TASK DIRECTIONS ▸
Write out each line of the data below that contains the word "Looking". Only matches with the same uppercase and lowercase letters count.

GIVEN RECORDS ▸
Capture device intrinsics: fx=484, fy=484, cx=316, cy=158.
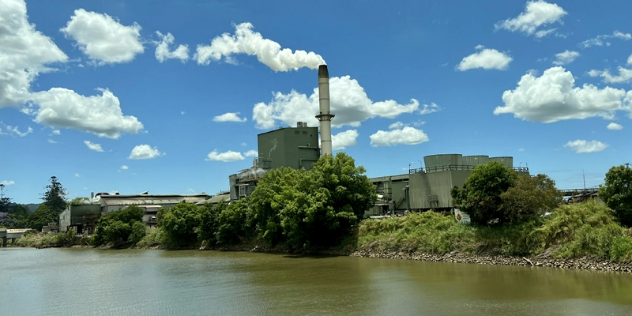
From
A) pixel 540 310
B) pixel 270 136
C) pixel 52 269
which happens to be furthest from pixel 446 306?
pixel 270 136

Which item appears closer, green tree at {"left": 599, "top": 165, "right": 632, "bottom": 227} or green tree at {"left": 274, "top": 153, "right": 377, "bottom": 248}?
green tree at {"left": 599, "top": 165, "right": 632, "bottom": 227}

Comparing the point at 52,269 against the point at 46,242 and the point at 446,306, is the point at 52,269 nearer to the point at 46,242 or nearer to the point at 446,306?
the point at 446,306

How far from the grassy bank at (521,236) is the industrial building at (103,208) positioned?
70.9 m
...
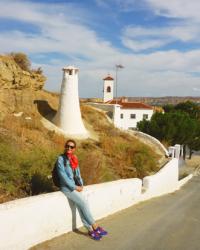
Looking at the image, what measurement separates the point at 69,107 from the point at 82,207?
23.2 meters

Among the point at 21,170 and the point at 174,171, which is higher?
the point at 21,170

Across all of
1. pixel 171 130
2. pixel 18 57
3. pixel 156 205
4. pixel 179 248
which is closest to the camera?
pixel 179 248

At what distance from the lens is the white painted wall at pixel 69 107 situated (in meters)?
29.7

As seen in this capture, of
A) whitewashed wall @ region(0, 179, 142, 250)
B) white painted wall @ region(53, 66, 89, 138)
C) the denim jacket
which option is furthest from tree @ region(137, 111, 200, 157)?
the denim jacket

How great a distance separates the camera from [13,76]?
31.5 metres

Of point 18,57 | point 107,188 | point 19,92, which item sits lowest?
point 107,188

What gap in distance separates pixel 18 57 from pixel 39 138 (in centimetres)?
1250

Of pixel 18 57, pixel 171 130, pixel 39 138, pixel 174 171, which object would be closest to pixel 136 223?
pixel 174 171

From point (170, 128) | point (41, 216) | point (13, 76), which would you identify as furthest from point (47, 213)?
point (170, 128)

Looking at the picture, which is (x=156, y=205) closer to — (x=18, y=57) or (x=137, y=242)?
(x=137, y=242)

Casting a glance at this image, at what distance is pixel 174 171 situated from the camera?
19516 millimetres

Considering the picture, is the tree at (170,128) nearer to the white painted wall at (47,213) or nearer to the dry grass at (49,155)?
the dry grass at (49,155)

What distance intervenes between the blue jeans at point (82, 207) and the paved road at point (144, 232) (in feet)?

RESULT OF THE EXERCISE ▸
Looking at the image, what measurement separates the point at 69,107 from the point at 82,207?
Looking at the picture, which is (x=156, y=205) closer to — (x=18, y=57) or (x=137, y=242)?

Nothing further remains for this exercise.